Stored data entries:
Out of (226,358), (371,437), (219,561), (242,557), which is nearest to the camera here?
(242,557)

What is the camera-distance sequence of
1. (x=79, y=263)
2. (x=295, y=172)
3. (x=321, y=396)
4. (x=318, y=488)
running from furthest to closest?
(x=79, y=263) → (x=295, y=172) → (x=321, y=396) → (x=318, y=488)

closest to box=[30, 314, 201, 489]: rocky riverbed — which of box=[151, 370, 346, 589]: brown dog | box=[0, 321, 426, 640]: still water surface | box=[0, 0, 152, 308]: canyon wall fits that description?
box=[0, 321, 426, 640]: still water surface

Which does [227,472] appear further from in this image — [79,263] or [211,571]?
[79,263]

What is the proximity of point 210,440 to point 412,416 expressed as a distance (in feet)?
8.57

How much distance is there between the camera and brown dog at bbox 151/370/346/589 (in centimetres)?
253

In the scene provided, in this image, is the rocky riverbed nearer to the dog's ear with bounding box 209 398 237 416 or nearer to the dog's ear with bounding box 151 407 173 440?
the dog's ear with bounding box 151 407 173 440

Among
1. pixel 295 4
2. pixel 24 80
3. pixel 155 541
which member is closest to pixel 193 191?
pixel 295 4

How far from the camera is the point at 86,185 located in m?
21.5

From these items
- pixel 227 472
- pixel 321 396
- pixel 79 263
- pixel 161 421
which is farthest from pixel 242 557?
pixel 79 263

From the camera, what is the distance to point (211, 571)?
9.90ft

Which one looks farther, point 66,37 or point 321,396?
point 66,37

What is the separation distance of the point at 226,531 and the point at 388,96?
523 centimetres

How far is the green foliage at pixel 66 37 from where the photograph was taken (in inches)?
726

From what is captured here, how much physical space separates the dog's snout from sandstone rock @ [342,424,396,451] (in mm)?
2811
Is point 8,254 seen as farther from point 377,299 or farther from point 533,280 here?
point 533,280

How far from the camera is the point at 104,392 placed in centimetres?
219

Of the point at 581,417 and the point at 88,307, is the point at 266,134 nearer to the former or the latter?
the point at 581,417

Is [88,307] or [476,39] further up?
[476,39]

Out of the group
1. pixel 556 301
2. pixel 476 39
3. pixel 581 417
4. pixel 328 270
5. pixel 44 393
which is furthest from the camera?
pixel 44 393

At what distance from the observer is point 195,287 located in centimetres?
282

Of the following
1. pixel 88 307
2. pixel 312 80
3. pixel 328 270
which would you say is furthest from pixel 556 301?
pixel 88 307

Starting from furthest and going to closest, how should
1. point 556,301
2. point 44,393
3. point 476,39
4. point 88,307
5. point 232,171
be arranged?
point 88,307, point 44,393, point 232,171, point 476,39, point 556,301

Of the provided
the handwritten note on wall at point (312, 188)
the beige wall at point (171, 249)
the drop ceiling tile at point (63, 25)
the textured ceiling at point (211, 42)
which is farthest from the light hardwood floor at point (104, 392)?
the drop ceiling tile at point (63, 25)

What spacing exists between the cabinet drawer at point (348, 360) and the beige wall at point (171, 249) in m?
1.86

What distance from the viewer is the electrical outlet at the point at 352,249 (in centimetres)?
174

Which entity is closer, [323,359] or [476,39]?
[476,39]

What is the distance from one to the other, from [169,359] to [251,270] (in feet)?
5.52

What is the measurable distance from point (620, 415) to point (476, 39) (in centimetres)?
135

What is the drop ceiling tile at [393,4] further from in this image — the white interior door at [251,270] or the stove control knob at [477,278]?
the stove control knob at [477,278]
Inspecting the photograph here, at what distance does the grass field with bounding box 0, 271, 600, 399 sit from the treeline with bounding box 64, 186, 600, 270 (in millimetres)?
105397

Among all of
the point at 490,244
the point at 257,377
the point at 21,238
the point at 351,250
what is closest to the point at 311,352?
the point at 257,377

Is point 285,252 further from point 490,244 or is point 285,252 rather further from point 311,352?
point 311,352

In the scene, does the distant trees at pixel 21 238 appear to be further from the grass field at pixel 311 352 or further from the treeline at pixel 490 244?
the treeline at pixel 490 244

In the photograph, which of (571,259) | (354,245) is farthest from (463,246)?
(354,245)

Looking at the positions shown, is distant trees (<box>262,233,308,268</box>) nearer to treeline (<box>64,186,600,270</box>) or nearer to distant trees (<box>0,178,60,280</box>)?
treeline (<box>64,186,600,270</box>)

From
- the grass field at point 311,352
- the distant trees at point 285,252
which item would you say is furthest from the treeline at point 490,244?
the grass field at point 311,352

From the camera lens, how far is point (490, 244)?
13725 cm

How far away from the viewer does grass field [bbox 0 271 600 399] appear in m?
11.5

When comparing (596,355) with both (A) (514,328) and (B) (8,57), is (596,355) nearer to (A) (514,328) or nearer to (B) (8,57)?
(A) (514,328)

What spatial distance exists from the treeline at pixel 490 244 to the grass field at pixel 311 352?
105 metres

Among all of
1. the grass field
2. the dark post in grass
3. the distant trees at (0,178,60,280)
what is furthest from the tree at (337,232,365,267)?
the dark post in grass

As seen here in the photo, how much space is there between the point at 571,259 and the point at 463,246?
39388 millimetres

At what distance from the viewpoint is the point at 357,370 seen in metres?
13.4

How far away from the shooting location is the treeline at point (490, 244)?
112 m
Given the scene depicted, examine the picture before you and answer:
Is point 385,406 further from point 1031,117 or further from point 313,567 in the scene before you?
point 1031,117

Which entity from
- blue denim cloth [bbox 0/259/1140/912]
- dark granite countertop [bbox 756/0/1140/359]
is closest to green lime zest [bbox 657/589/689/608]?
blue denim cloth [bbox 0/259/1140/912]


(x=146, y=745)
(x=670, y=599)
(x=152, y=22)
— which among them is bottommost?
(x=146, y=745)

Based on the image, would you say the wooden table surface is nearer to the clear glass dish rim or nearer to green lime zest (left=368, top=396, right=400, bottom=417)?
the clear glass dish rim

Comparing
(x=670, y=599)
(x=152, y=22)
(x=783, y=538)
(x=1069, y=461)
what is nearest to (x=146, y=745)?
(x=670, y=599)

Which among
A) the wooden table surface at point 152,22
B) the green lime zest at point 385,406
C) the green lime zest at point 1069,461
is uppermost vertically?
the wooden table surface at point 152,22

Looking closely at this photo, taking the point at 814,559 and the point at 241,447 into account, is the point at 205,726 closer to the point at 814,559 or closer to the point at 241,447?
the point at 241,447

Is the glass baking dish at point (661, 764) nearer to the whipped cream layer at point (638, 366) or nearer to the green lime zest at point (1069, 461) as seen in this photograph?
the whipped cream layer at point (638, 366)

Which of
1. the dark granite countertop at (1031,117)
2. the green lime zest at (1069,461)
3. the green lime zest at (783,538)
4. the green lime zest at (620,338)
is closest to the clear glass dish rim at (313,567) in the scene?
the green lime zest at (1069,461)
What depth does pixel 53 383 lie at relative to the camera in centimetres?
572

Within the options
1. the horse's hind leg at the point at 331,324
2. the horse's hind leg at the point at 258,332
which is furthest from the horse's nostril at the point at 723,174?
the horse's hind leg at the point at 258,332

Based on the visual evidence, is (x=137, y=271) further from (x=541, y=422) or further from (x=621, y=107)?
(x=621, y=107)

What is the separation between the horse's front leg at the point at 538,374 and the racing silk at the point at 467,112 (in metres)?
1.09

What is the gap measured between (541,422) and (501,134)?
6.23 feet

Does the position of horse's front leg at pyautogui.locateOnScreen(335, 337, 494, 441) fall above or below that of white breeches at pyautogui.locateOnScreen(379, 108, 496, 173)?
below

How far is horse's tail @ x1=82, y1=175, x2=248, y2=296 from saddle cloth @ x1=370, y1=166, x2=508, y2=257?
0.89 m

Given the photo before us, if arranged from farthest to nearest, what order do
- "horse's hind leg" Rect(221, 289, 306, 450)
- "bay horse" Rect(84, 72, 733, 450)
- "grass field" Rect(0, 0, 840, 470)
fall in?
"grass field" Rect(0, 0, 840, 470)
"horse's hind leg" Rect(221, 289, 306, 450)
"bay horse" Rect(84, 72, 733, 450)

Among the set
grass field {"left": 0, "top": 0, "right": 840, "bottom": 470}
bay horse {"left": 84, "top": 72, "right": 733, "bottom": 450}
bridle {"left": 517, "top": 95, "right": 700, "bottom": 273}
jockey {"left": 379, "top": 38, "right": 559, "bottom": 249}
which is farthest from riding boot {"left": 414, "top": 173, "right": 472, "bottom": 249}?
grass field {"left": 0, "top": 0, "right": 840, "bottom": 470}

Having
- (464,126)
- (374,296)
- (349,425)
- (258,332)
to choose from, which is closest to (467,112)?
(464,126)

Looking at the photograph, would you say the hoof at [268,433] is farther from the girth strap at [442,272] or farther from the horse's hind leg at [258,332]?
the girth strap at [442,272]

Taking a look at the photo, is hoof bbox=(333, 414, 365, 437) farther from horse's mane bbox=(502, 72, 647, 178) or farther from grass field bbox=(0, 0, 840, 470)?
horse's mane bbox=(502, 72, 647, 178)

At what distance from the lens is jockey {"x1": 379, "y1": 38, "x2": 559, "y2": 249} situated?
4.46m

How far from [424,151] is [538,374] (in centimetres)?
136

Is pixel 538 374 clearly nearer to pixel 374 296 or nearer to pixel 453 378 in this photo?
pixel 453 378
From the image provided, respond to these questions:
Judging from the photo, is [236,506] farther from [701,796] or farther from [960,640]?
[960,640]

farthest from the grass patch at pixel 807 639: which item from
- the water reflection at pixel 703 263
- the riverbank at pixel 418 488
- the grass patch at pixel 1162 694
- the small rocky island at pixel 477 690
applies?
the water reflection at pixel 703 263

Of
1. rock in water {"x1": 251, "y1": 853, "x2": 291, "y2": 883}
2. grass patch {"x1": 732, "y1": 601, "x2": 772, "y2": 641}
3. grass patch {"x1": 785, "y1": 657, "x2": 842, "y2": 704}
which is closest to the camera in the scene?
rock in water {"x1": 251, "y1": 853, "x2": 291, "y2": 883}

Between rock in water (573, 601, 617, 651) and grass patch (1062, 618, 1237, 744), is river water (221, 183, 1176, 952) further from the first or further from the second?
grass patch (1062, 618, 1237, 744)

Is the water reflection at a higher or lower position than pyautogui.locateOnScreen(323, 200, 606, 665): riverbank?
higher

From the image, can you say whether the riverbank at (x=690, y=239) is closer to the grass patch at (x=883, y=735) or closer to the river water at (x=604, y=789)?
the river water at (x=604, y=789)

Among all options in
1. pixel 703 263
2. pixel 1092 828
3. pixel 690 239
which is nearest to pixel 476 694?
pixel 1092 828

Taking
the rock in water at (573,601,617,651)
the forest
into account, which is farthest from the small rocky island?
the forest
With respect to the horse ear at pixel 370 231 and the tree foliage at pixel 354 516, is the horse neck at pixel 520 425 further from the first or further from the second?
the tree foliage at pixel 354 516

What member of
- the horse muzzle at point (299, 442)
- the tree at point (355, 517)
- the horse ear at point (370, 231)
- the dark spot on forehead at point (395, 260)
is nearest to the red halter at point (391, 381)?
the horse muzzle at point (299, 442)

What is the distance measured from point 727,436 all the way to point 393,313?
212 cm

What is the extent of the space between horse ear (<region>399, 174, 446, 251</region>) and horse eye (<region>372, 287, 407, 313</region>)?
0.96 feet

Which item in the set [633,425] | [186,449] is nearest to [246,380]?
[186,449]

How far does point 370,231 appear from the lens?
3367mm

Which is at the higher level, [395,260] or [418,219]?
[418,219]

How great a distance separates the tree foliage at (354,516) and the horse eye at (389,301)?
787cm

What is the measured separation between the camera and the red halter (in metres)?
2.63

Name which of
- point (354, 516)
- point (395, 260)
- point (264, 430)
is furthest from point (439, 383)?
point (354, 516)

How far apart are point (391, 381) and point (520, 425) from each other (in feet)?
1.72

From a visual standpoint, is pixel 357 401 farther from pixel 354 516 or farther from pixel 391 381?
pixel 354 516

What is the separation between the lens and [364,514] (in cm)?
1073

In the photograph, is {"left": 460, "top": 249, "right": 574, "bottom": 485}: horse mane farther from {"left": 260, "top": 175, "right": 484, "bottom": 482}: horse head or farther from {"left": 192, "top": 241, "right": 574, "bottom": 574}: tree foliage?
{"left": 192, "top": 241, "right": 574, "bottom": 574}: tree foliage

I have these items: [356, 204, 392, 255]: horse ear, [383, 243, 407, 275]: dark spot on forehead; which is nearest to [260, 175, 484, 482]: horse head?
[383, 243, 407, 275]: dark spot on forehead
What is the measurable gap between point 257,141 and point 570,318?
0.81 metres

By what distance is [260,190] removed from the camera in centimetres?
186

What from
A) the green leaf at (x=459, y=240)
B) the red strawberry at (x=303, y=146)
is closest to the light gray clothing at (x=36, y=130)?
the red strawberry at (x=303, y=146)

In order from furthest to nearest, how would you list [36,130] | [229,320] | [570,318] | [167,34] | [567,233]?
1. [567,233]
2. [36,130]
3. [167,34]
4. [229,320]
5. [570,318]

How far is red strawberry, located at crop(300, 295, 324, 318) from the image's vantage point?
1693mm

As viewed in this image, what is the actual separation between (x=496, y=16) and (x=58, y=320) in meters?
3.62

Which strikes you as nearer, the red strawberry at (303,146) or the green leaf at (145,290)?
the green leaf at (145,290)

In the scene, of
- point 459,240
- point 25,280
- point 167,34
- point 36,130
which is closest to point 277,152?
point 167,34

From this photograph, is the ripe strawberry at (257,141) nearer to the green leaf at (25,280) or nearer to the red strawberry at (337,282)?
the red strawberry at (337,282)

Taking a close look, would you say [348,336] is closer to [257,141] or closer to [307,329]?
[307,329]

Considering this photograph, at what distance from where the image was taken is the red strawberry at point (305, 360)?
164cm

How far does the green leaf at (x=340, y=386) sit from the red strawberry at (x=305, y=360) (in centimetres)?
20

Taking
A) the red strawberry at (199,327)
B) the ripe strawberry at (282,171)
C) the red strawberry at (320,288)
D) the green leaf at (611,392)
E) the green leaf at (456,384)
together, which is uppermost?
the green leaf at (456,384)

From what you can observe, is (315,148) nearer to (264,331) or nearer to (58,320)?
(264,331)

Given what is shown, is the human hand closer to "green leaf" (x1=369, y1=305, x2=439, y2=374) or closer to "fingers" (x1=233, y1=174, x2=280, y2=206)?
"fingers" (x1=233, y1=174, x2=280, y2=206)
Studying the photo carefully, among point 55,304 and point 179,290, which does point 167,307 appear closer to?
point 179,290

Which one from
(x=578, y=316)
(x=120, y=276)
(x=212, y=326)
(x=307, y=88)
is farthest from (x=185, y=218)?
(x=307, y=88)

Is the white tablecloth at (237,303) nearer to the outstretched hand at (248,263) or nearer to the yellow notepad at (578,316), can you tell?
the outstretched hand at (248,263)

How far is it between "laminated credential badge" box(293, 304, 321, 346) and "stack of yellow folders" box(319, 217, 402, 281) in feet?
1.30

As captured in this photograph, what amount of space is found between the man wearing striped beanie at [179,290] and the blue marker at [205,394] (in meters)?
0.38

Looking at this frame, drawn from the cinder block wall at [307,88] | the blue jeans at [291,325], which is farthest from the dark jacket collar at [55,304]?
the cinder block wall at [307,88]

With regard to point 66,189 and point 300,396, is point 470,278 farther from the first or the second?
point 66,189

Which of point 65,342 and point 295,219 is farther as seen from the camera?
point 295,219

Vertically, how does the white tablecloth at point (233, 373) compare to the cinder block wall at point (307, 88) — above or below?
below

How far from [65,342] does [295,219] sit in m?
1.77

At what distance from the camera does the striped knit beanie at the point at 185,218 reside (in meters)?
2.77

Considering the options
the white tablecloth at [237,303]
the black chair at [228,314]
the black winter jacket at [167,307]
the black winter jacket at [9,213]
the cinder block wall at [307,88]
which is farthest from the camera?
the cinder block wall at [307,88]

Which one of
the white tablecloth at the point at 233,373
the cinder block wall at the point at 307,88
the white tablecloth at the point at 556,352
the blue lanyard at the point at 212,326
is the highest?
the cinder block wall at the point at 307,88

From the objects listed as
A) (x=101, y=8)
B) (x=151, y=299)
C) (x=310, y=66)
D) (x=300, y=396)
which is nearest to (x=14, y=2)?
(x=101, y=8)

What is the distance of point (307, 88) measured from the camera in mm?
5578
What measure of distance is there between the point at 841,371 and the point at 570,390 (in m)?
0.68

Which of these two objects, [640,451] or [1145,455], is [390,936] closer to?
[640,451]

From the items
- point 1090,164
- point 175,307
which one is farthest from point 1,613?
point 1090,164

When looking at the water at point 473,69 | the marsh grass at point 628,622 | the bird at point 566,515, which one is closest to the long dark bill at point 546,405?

**What you should do**: In the records above, find the line containing "From the objects listed as"; please retype it and every line after it through the last line, exactly and with nothing else.

**Expected output**:
From the objects listed as
A) (x=101, y=8)
B) (x=151, y=299)
C) (x=310, y=66)
D) (x=300, y=396)
which is nearest to (x=14, y=2)?
(x=101, y=8)

What is the distance of point (307, 88) measured from the camera in mm?
5578
What measure of distance is there between the point at 841,371 and the point at 570,390 (in m)?
0.68

Which of these two objects, [640,451] or [1145,455], is [390,936] closer to?
[640,451]

From the items
- point 1090,164
- point 175,307
which one is farthest from point 1,613?
point 1090,164

When looking at the water at point 473,69 | the marsh grass at point 628,622 | the bird at point 566,515, which one is closest to the long dark bill at point 546,405?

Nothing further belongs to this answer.